▶ [Your objective]:
Please retype every one of the rows below word for word, with no changes to spelling, numbers, or punctuation.
--- start of Data for processing ---
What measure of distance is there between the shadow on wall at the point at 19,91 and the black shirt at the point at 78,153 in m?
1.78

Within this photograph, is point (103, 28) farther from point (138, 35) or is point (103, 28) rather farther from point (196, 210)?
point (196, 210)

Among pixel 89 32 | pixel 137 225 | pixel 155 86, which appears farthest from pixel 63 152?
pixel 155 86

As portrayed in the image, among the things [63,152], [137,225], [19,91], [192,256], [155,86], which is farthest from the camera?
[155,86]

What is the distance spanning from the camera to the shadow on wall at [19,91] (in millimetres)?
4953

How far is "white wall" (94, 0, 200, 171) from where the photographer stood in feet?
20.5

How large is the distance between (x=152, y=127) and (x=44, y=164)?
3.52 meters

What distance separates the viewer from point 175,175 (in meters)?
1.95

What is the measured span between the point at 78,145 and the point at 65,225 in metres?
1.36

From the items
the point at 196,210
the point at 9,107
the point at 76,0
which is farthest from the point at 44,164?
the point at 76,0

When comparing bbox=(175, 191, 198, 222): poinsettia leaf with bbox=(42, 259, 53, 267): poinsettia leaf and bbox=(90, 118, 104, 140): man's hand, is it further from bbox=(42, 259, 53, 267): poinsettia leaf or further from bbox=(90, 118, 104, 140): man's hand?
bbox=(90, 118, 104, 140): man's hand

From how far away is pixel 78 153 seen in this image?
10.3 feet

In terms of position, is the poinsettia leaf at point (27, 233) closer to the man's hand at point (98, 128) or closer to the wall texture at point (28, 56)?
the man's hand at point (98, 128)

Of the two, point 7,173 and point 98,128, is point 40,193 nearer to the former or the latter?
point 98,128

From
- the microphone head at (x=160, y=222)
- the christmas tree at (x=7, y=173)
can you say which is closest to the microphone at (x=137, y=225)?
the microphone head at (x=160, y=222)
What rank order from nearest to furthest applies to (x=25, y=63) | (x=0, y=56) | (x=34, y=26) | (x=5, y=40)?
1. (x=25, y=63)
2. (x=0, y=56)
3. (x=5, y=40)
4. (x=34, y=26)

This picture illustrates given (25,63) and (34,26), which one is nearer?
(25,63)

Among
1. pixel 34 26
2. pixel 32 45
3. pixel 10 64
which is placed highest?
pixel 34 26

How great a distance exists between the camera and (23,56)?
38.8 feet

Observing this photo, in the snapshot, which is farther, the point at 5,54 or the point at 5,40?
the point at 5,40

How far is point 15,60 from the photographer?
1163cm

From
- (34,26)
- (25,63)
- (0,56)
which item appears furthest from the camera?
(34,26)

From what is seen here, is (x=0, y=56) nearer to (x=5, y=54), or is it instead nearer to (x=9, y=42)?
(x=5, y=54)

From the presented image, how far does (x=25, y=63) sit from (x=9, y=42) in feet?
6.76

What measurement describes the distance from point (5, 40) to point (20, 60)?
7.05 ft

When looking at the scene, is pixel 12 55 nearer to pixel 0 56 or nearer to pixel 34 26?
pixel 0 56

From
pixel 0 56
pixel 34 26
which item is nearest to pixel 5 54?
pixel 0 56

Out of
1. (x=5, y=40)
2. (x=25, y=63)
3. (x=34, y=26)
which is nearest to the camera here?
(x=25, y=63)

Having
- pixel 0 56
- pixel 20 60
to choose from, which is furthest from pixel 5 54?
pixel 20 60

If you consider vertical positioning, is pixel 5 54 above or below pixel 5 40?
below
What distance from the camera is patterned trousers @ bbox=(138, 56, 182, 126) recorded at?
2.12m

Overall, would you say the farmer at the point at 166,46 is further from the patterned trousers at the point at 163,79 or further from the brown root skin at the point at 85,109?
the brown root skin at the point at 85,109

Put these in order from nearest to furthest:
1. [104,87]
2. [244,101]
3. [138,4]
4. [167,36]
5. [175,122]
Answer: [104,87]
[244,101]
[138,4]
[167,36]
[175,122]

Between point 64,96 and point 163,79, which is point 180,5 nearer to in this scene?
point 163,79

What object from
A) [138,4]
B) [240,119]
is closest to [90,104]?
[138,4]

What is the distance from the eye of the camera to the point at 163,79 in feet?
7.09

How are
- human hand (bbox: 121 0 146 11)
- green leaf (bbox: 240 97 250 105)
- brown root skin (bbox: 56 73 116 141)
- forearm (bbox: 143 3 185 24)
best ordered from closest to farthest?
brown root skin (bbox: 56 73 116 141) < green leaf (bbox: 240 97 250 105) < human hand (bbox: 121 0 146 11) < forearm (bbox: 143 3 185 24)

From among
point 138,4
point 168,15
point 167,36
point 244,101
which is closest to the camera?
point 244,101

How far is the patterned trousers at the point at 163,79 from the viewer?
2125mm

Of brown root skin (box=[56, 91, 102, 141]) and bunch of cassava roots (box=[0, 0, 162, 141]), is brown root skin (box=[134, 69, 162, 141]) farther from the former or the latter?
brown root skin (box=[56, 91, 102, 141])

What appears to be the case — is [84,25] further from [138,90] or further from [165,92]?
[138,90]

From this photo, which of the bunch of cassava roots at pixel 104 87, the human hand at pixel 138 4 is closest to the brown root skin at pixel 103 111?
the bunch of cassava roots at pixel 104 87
--- end of Data for processing ---
▶ [Task response]:
What measure of distance is there between the shadow on wall at the point at 19,91 and the black shirt at the point at 78,153 in m?
1.78

Within this photograph, is point (103, 28) farther from point (138, 35) or is point (103, 28) rather farther from point (196, 210)?
point (196, 210)

Among pixel 89 32 | pixel 137 225 | pixel 155 86, which appears farthest from pixel 63 152?
pixel 155 86

As portrayed in the image, among the things [63,152], [137,225], [19,91], [192,256], [155,86], which is farthest from the camera?
[155,86]

What is the distance spanning from the camera to the shadow on wall at [19,91] (in millimetres)?
4953

How far is "white wall" (94, 0, 200, 171) from where the photographer stood in feet?
20.5

How large is the distance between (x=152, y=127) and (x=44, y=164)?
3.52 meters

What distance separates the viewer from point 175,175 (in meters)?
1.95

What is the measured span between the point at 78,145 and the point at 65,225 in metres?
1.36

From the items
the point at 196,210
the point at 9,107
the point at 76,0
which is farthest from the point at 44,164?
the point at 76,0

When comparing bbox=(175, 191, 198, 222): poinsettia leaf with bbox=(42, 259, 53, 267): poinsettia leaf and bbox=(90, 118, 104, 140): man's hand, is it further from bbox=(42, 259, 53, 267): poinsettia leaf or further from bbox=(90, 118, 104, 140): man's hand?
bbox=(90, 118, 104, 140): man's hand

From how far away is pixel 78 153 seen in this image?
10.3 feet

In terms of position, is the poinsettia leaf at point (27, 233) closer to the man's hand at point (98, 128) or closer to the wall texture at point (28, 56)?
the man's hand at point (98, 128)

Of the two, point 7,173 and point 98,128, is point 40,193 nearer to the former or the latter?
point 98,128

From
- the microphone head at (x=160, y=222)
- the christmas tree at (x=7, y=173)
can you say which is closest to the microphone at (x=137, y=225)?
the microphone head at (x=160, y=222)
What rank order from nearest to furthest applies to (x=25, y=63) | (x=0, y=56) | (x=34, y=26) | (x=5, y=40)?
1. (x=25, y=63)
2. (x=0, y=56)
3. (x=5, y=40)
4. (x=34, y=26)

This picture illustrates given (25,63) and (34,26), which one is nearer?
(25,63)

Among
1. pixel 34 26
2. pixel 32 45
3. pixel 10 64
which is placed highest?
pixel 34 26

How great a distance exists between the camera and (23,56)?
38.8 feet

Observing this photo, in the snapshot, which is farther, the point at 5,54 or the point at 5,40?
the point at 5,40

How far is point 15,60 from the photographer?
1163cm

From
- (34,26)
- (25,63)
- (0,56)
which item appears furthest from the camera?
(34,26)

From what is seen here, is (x=0, y=56) nearer to (x=5, y=54), or is it instead nearer to (x=9, y=42)?
(x=5, y=54)

From the presented image, how far does (x=25, y=63) sit from (x=9, y=42) in feet?
6.76

What measurement describes the distance from point (5, 40) to point (20, 60)?
7.05 ft

When looking at the scene, is pixel 12 55 nearer to pixel 0 56 or nearer to pixel 34 26?
pixel 0 56

From
pixel 0 56
pixel 34 26
which item is nearest to pixel 5 54?
pixel 0 56

Out of
1. (x=5, y=40)
2. (x=25, y=63)
3. (x=34, y=26)
which is nearest to the camera here?
(x=25, y=63)

Having
- pixel 0 56
- pixel 20 60
to choose from, which is furthest from pixel 5 54?
pixel 20 60

If you consider vertical positioning, is pixel 5 54 above or below pixel 5 40?
below
What distance from the camera is patterned trousers @ bbox=(138, 56, 182, 126) recorded at?
2.12m

Overall, would you say the farmer at the point at 166,46 is further from the patterned trousers at the point at 163,79 or further from the brown root skin at the point at 85,109?
the brown root skin at the point at 85,109

Put these in order from nearest to furthest:
1. [104,87]
2. [244,101]
3. [138,4]
4. [167,36]
5. [175,122]
Answer: [104,87]
[244,101]
[138,4]
[167,36]
[175,122]

Between point 64,96 and point 163,79, which is point 180,5 nearer to in this scene?
point 163,79

What object from
A) [138,4]
B) [240,119]
is closest to [90,104]?
[138,4]

What is the distance from the eye of the camera to the point at 163,79 in feet?
7.09

How are
- human hand (bbox: 121 0 146 11)
- green leaf (bbox: 240 97 250 105)
- brown root skin (bbox: 56 73 116 141)
- forearm (bbox: 143 3 185 24)
best ordered from closest to farthest?
brown root skin (bbox: 56 73 116 141) < green leaf (bbox: 240 97 250 105) < human hand (bbox: 121 0 146 11) < forearm (bbox: 143 3 185 24)

From among
point 138,4
point 168,15
point 167,36
point 244,101
which is closest to the camera?
point 244,101

How far is the patterned trousers at the point at 163,79 from the viewer?
2125mm

Of brown root skin (box=[56, 91, 102, 141]) and bunch of cassava roots (box=[0, 0, 162, 141]), is brown root skin (box=[134, 69, 162, 141]) farther from the former or the latter?
brown root skin (box=[56, 91, 102, 141])

What appears to be the case — is [84,25] further from [138,90] or further from [165,92]?
[138,90]

From this photo, which of the bunch of cassava roots at pixel 104 87, the human hand at pixel 138 4 is closest to the brown root skin at pixel 103 111?
the bunch of cassava roots at pixel 104 87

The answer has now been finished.